Copy all records verbatim, images excluded.

*** Block opens ***

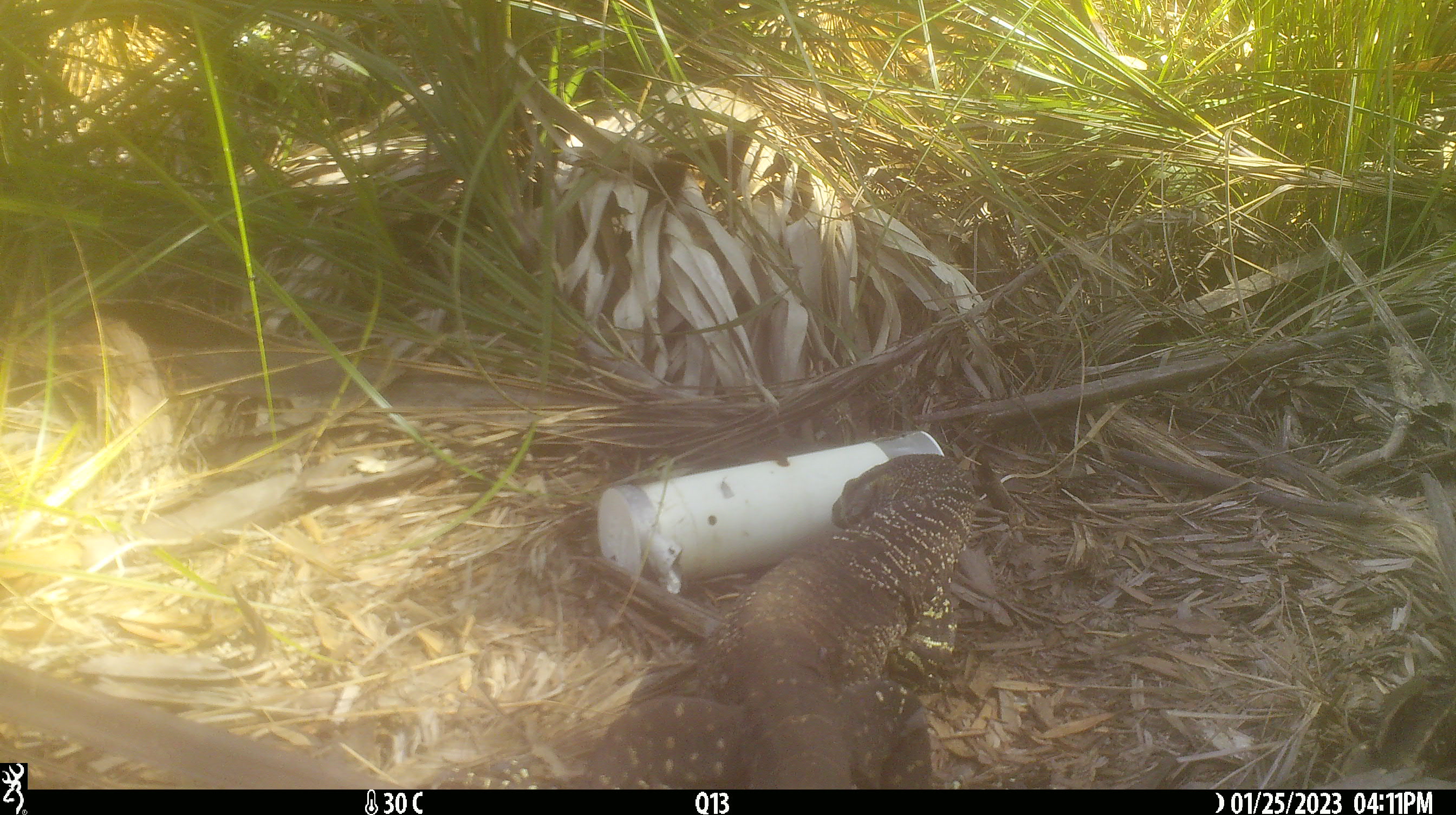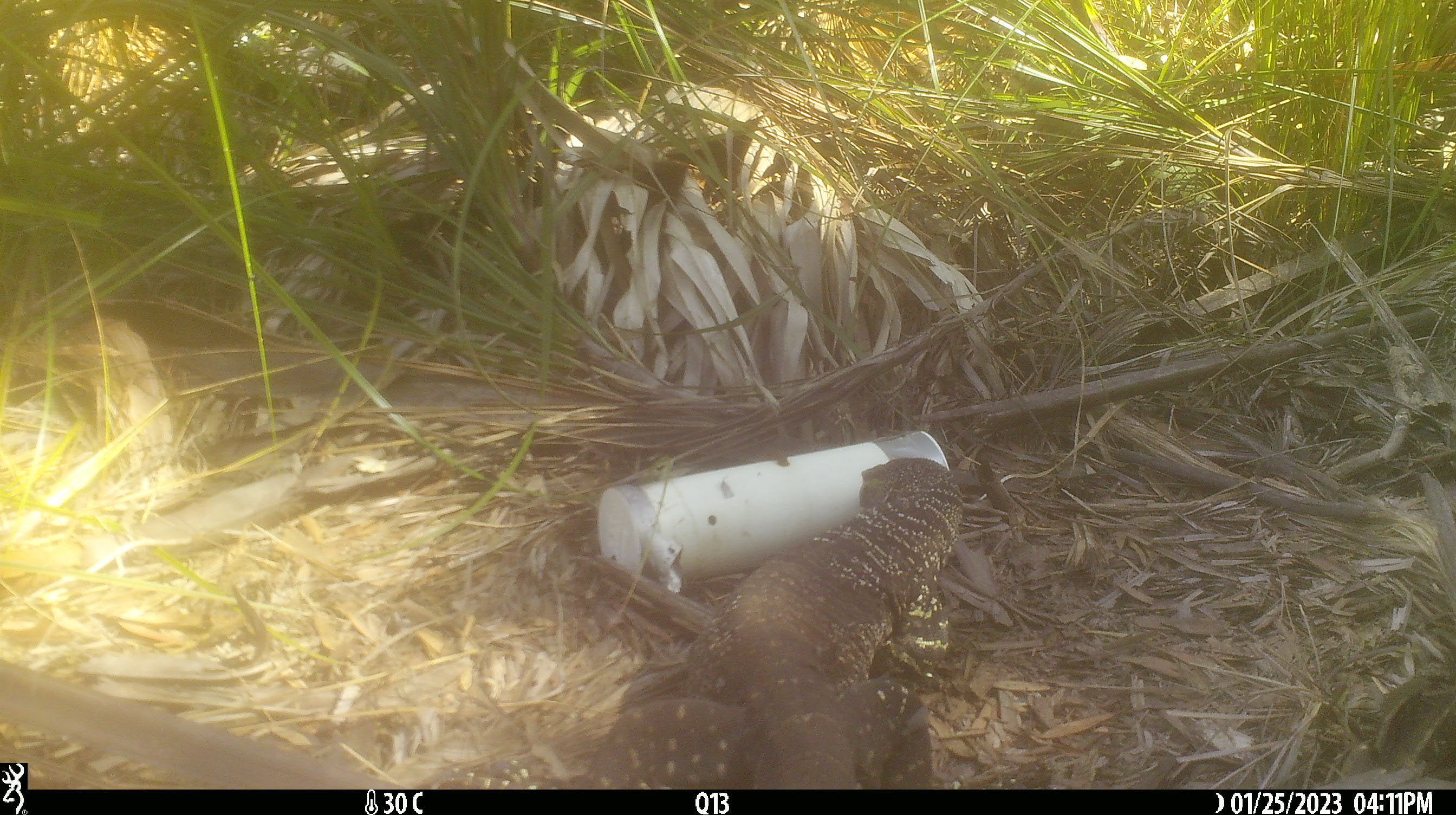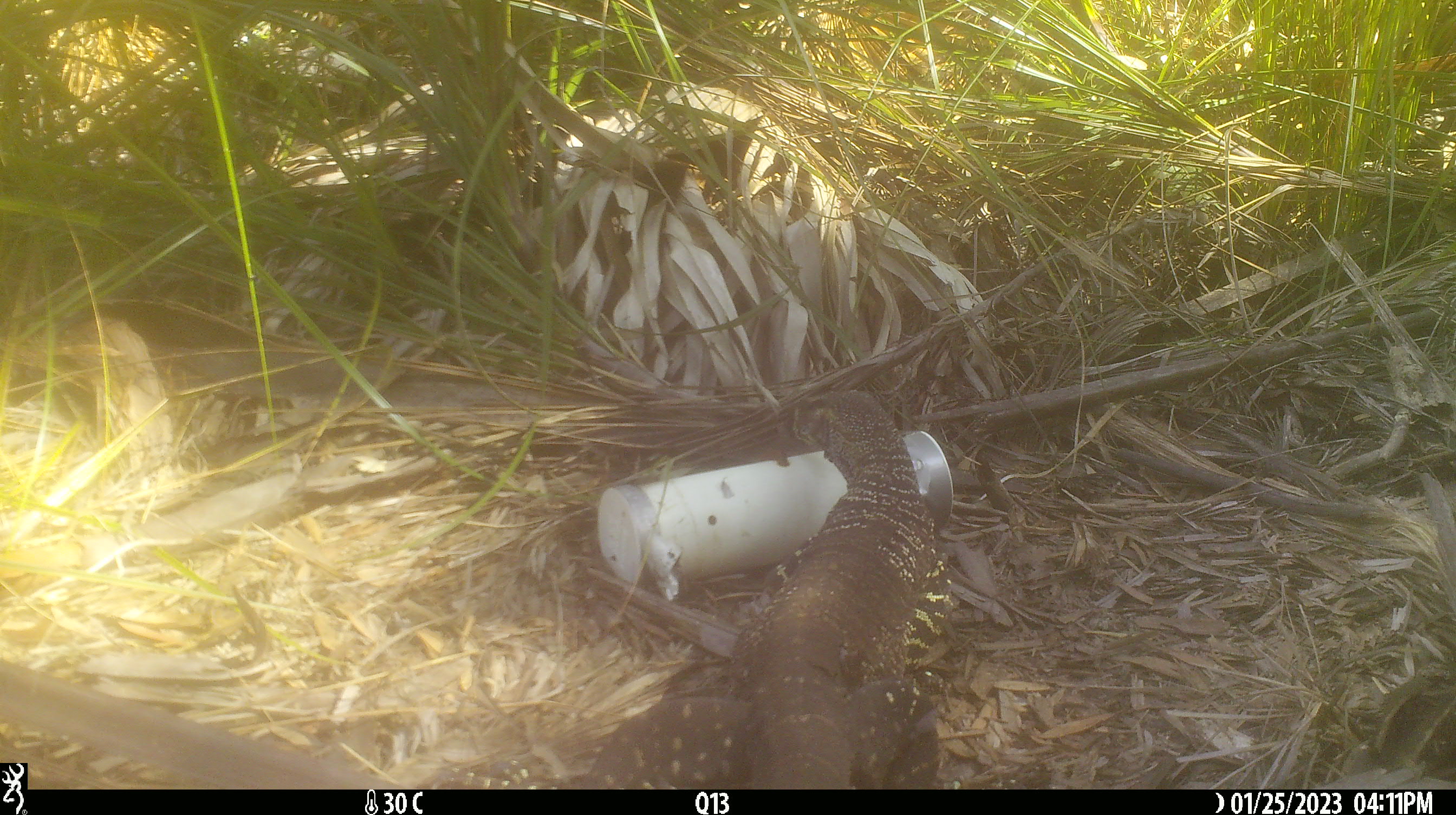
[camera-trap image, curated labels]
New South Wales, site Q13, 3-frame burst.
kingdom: Animalia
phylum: Chordata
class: Reptilia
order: Squamata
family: Varanidae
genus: Varanus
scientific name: Varanus varius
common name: lace monitor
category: goanna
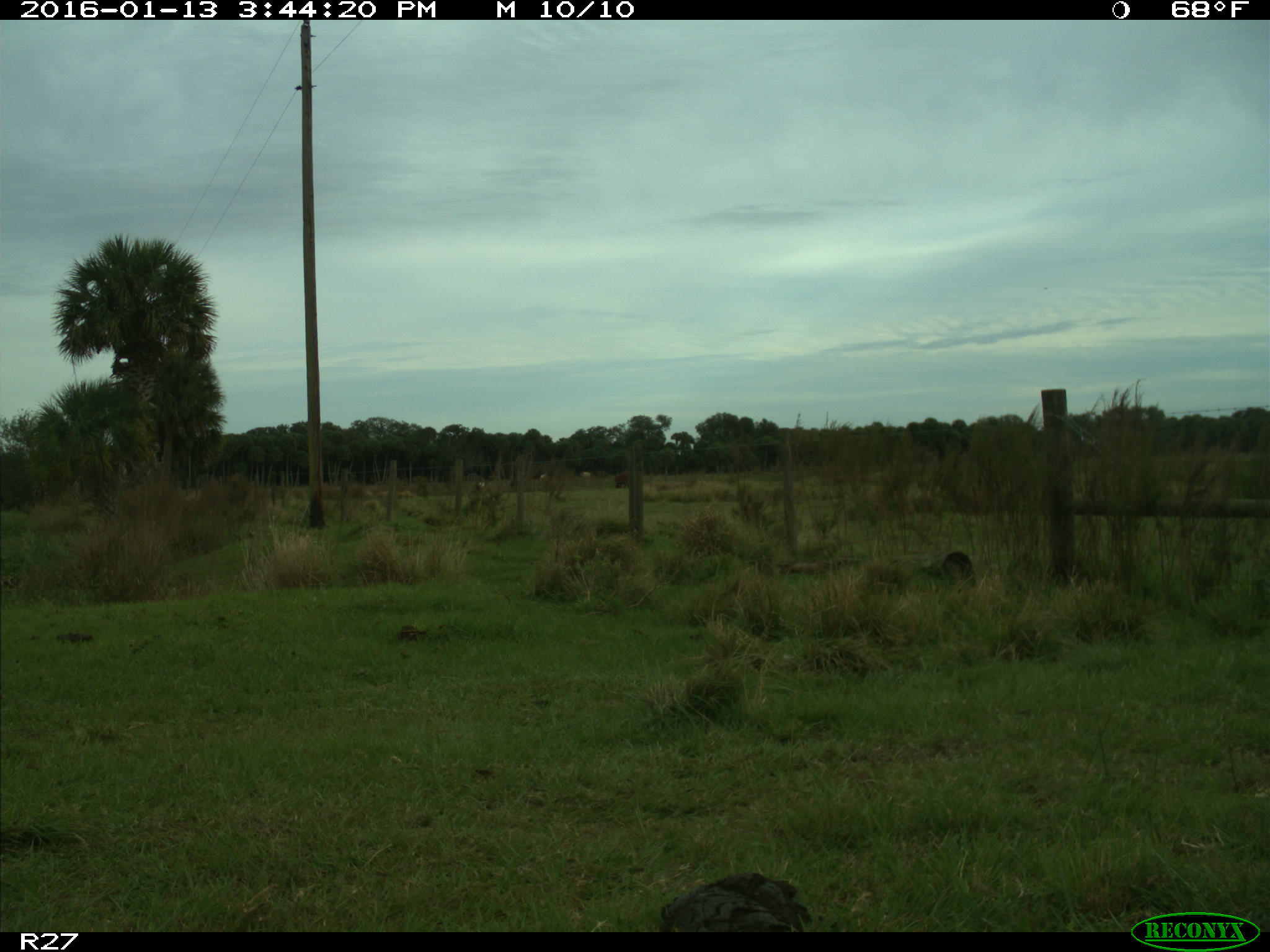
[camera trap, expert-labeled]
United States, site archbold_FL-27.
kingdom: Animalia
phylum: Chordata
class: Mammalia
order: Artiodactyla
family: Bovidae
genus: Bos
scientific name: Bos taurus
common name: domestic cow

*** Block closes ***

# OUTPUT OF THE EXERCISE
[camera-trap image, curated labels]
New South Wales, site Q13, 3-frame burst.
kingdom: Animalia
phylum: Chordata
class: Reptilia
order: Squamata
family: Varanidae
genus: Varanus
scientific name: Varanus varius
common name: lace monitor
category: goanna
[camera trap, expert-labeled]
United States, site archbold_FL-27.
kingdom: Animalia
phylum: Chordata
class: Mammalia
order: Artiodactyla
family: Bovidae
genus: Bos
scientific name: Bos taurus
common name: domestic cow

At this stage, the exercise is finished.